Medellín’s new transportation systems are a major component of the city’s transformative project. The Metro Cable, a cable car that travels above the city, connects informal settlements in the upper regions of Medellín to the metro system in the lower regions, enabling much faster access to transportation. The metro system is clean, modern, and efficient. It reduces travel time from an hour to around ten minutes. The cable car system moves tens of thousands of citizens each day.
Medellín’s urban landscape sits upon steep hillsides. Residents used to have to climb hundreds and hundreds of stairs up these hills to commute to work and back. Today, the city has installed an escalator on this hill. It ascends 1,300 feet. For 12,000 residents, what was once a dreaded 30 story climb is now a quick 5 minute ride.
Another fundamental aspect of this urban transformation is the creation of public squares in the poorest areas of Medellín. Architects Horacio Valencia, head of Sustainable Urban Interventions at EPM (Empresas Públicas de Medellín), Carlos Pardo and Nicolás Hermelin, as well as the CEO of EPM (explain), Juan Esteban Calle, looked at images of the city from the air, and saw some unused, wooded areas. These, they thought, would be excellent ways to create public realms and bring a sense of community to impoverished, dangerous sections of the city.

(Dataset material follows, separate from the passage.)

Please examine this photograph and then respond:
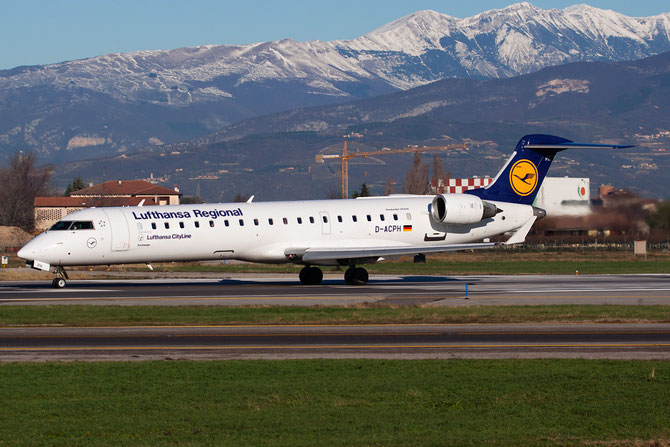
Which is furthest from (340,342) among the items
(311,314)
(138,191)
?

Each public space is specifically adapted to the context and needs of the neighborhood it is situated in. One square, entitled Los Sueños, or The Dreams, “surrounds the solid concrete tank with jets of water, slides, plays of light and a designated area for events. Enclosed rooms are built into the topography to free up the largest possible area of open space, and house two multi-purpose classrooms, an internet café, public toilets and a launderette – a novelty in a city where it is not uncommon to rent a washing machine for half a day, and home-deliver it on a motorbike – describes The Architectural Review. The fresh public spaces have drawn residents out of their homes to interact with the urban fabric of their city.
Other initiatives involved in Medellín’s transformation involve education and the creation of libraries throughout the city. Residents voted to direct government funds towards funding new schools and college scholarships. In 2002, under 20 percent of public school students used to test at the national average. In 2009, over 80 percent do. Futuristic looking libraries enable all classes of citizens access to computers and the infinite information that comes with them.
EPM’s chief of operations, Federico Restrepo, now Medellín’s city planner, said “We took a view that everything is interconnected — education, culture, libraries, safety, public spaces. Obviously it is not just that we built and renovated schools. You have to work on the quality of teaching and nutrition in conjunction with architecture. But the larger point is that the goal of government should be providing rich and poor with the same quality education, transportation and public architecture. In that way you increase the sense of ownership.”
The Empresas Públicas de Medellín supplies the city with water, gas, sanitation, telecommunications and electricity. In Bogotá, the most impoverished slums lack basic needs like water and electricity, but in Medellín the EPM, mandated by the constitution, provides the most remote slums with these basics. The EPM has helped fund many of Medellín’s transformative projects such as schools, public plazas, metros and parks.